[Stored items]
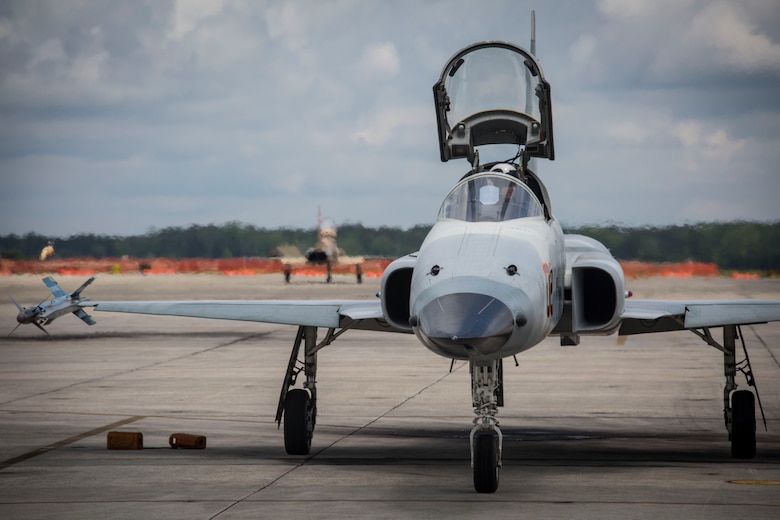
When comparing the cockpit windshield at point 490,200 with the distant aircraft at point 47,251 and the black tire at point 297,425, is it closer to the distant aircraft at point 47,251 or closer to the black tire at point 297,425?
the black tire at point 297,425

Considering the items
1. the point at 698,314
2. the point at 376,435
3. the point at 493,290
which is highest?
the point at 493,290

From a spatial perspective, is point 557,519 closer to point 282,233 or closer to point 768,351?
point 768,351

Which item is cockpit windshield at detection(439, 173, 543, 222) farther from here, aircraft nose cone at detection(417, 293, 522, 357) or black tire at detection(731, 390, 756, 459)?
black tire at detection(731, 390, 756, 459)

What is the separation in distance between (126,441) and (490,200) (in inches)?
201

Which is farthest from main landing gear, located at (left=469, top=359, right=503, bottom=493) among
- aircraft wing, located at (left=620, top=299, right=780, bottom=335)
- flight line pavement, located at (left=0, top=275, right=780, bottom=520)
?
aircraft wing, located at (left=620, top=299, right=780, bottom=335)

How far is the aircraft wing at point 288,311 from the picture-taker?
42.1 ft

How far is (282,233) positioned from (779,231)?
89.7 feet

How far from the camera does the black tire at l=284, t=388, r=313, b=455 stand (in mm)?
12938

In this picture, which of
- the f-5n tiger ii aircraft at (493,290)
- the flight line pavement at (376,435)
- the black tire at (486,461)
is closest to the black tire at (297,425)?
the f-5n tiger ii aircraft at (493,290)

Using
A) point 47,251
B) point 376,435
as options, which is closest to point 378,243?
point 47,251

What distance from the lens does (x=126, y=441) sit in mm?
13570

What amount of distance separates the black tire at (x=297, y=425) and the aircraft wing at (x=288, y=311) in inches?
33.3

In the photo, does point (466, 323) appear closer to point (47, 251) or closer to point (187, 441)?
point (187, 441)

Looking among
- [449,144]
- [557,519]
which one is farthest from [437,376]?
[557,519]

* * *

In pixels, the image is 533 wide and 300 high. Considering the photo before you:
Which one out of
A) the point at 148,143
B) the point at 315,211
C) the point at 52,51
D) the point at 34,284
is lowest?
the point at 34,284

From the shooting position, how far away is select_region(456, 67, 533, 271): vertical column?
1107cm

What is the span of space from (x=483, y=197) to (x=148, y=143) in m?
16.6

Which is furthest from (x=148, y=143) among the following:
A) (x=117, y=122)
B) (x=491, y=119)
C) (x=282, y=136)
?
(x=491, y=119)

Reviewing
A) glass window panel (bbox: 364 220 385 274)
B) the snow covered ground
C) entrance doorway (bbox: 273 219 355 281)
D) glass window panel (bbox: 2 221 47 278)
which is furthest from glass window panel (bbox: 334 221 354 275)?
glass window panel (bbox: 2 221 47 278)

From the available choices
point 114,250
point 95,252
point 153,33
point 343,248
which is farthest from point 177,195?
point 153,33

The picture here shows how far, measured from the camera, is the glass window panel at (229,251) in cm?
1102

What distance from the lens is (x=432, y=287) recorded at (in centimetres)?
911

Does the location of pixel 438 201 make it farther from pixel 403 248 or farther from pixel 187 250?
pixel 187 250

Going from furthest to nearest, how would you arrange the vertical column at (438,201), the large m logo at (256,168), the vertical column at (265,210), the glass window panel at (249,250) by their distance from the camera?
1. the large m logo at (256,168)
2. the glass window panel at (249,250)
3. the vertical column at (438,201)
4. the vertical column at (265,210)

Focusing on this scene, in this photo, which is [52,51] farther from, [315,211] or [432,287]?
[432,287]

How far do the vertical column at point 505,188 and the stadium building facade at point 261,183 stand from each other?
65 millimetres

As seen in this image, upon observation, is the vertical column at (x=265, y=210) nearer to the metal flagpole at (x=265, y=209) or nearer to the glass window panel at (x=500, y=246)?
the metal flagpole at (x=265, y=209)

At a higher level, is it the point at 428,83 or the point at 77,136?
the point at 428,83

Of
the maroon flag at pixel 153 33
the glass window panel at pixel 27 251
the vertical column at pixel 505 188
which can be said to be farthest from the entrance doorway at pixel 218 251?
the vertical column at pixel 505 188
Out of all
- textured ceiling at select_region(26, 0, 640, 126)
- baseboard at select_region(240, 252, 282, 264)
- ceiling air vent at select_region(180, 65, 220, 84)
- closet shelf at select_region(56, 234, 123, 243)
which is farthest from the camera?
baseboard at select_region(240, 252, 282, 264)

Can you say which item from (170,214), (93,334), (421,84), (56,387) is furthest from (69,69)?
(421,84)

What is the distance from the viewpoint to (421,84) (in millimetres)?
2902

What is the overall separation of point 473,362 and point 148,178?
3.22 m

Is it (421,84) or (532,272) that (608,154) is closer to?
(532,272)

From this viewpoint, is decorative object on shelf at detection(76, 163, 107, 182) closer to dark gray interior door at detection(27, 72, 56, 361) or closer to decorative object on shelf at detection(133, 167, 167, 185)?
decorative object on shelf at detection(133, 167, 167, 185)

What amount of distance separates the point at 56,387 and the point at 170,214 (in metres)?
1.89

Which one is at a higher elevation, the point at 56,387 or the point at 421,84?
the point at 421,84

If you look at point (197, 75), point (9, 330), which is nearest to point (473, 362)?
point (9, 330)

* * *

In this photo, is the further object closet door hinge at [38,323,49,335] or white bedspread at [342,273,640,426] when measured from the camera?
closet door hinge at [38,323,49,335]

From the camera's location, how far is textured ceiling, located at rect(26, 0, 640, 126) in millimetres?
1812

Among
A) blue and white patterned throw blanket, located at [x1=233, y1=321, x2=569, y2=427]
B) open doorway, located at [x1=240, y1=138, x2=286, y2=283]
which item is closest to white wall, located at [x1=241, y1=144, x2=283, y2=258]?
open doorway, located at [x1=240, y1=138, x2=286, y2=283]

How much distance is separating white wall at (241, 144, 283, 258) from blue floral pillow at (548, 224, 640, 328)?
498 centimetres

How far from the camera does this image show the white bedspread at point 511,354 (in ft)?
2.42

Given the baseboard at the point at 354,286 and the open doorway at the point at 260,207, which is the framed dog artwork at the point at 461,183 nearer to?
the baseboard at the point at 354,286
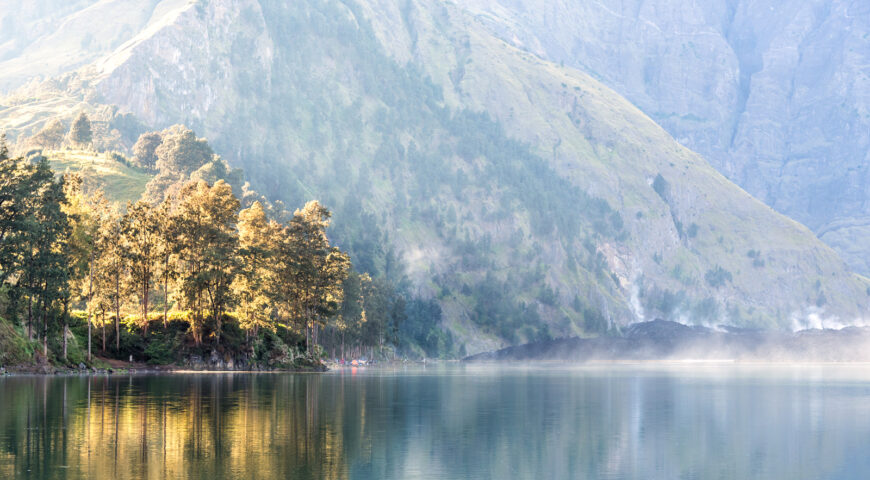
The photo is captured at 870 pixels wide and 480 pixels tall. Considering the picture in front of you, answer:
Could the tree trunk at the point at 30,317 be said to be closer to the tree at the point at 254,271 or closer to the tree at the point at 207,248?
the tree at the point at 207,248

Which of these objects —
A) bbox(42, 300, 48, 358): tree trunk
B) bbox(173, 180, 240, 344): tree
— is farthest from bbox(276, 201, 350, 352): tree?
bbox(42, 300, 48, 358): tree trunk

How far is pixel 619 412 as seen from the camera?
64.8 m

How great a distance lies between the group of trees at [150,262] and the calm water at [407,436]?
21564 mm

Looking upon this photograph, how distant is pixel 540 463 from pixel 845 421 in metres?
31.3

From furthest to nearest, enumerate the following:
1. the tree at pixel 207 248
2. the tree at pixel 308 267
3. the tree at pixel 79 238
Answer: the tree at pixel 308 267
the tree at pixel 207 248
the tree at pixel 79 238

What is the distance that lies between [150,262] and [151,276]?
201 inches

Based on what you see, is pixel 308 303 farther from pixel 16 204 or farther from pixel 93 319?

• _What is expected_
Find each line of the listing that contains the string "stand", with letter case taken into account, and copy every such line.

• _Expected answer_
How far from the camera does the black tire at l=284, t=388, r=313, b=455 stand (in mm)?
How far do the vertical column at point 505,188 and the stadium building facade at point 261,183 stand from each other?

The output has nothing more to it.